Abacavir is a guanosine analog, which is converted intracellularly to the pharmacologically active metabolite, carbovir triphosphate (CBV-TP), via stepwise anabolism. Abacavir is initially phosphorylated to abacavir monophosphate (ABC-MP) by adenosine phosphotransferase, followed by deamination via a cytosolic enzyme to form carbovir monophosphate (CBV-MP). Then two subsequent phosphorylations occur, to the diphosphate by guanylate kinase, and finally to carbovir triphosphate (CBV-TP) by nucleoside diphosphate kinase (Scheme 1). The active metabolite competes with endogenous 2′-deoxyguanosine triphosphate for the nucleic acid chain and, upon incorporation, terminates the DNA chain extension (Faletto et al., 1997, Hervey and Perry, 2000). Concurrently with this activation process abacavir is extensively metabolized by the liver. Primary abacavir metabolism pathways comprise Phase II glucuronidation, mediated by uridine diphosphate glucuronyltransferase and yielding an inactive glucuronide metabolite (ABC-glucuronide), and Phase I oxidation, mediated by ADH and yielding a carboxylate (ABC-carboxylate). These metabolites are excreted primarily in the urine, where in combination they account for 66% of the dose; an additional 15% of the dose is converted into a number of minor metabolites (McDowell et al., 1999), but structural considerations suggest that none of those identified to date are potentially reactive intermediates. By contrast, abacavir metabolism to the carboxylate involves a two-step oxidation process, via a reactive aldehyde intermediate (Walsh et al., 2002). The formation of isomers of both the acid metabolite and the parent drug through ADH metabolism led Walsh et al. (2002) to propose a metabolic pathway involving double bond migration and epimerization processes upon formation of two putative aldehyde intermediates: an unconjugated aldehyde and a conjugated aldehyde (Scheme 1).
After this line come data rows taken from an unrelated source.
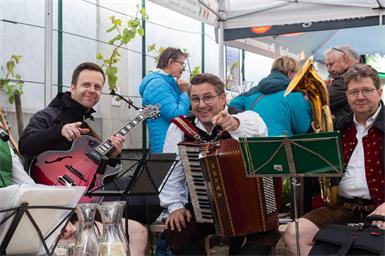 Woodstock Weinroas: Blasmusik ertönte in ganz Illmitz
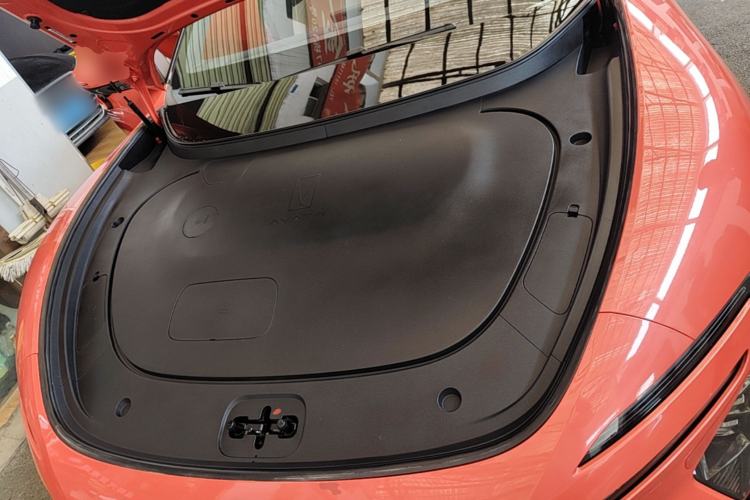 Used Avatr 06 2025 Pro Range-Extended Edition Engine Bay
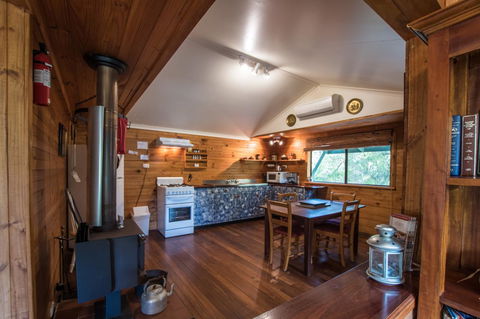 Cape Howe Cottages - ACT Tourism 23
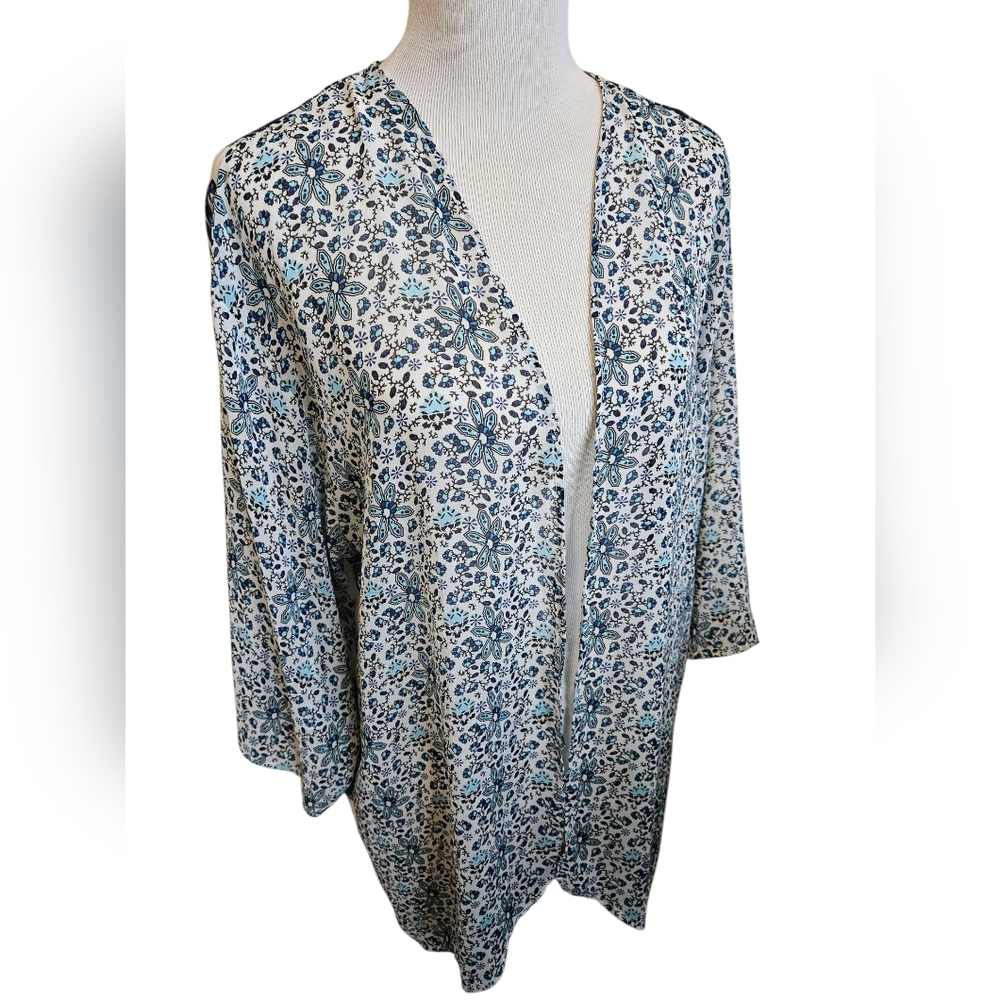 Divided H&M Blue and White Printed Kimono Womens Size Large.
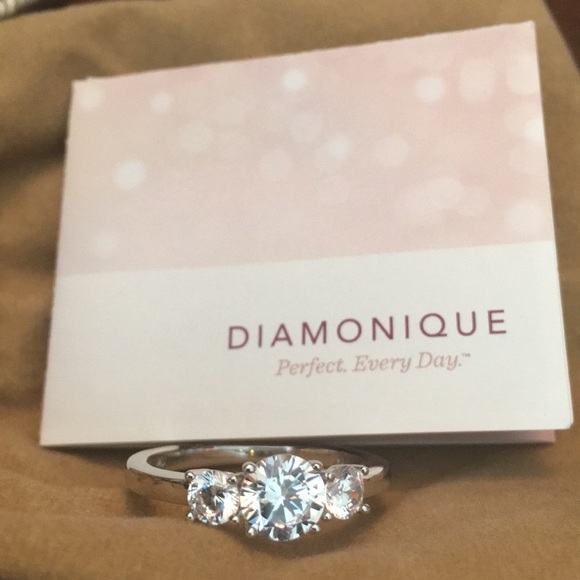 QVC Diamonique 1.5 cttw, 3 Stone Platinum Clad, 9 - Picture 2 of 4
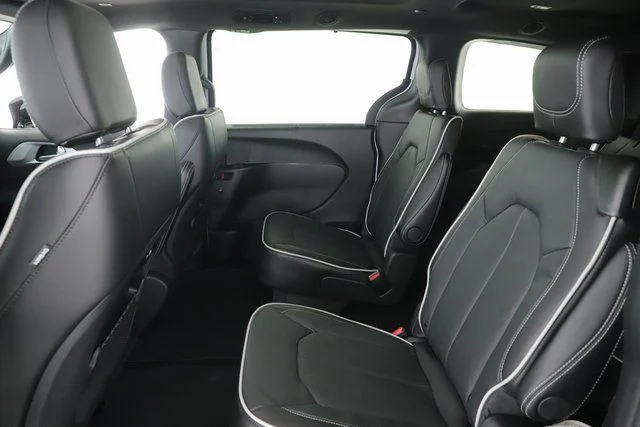 2026 Chrysler Pacifica Limited - Photo 29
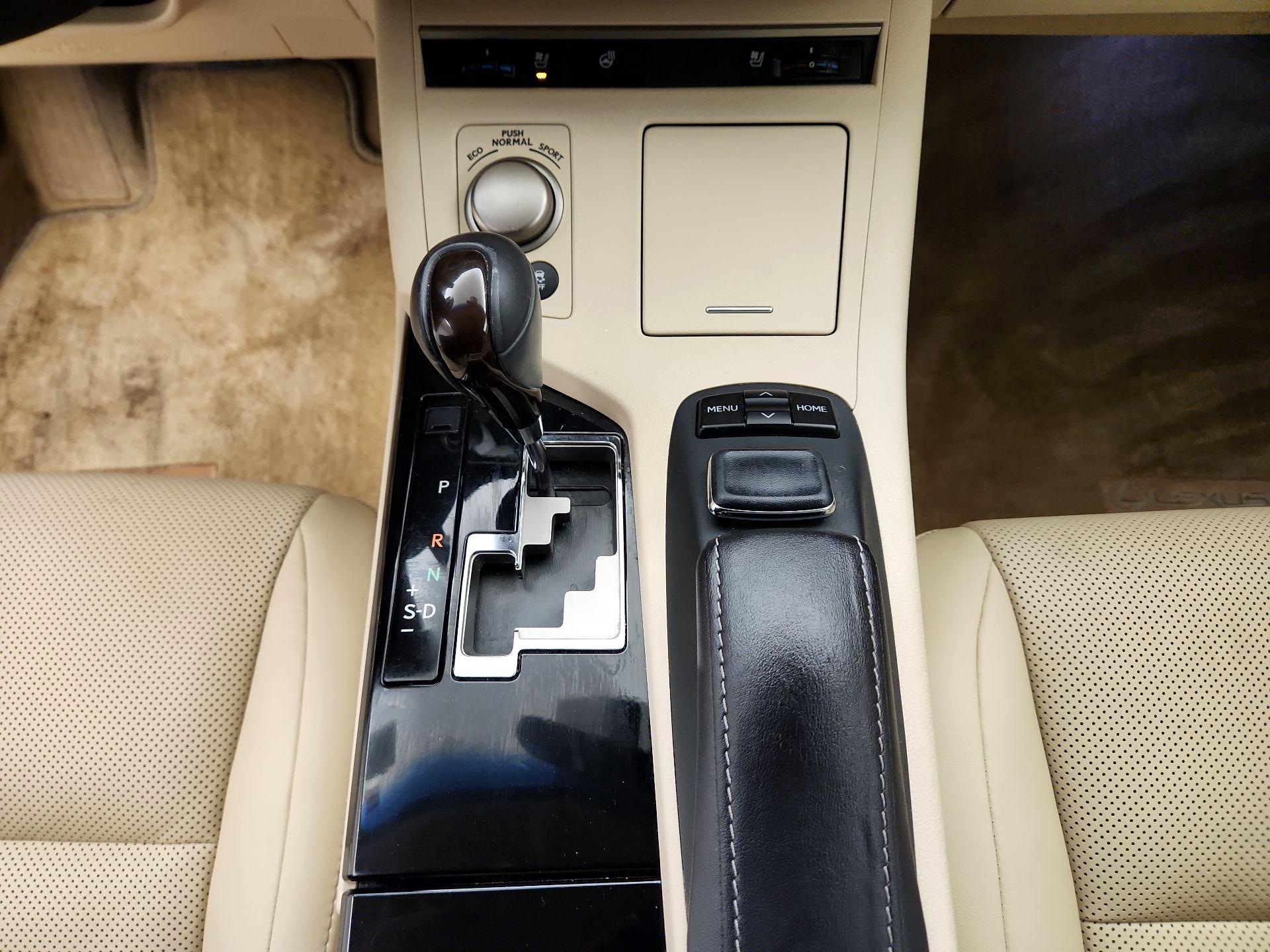 Thumbnail: 2015 Lexus ES - 18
We have demonstrated previously that the conjugated aldehyde is capable of reacting with proteins in vitro (Charneira et al., 2011) and in rats (Charneira et al., 2012) but, so far, this metabolite has eluded detection in humans. The present work was aimed at identifying abacavir–hemoglobin adducts in HIV-infected patients as biomarkers of abacavir bioactivation to an aldehyde metabolite.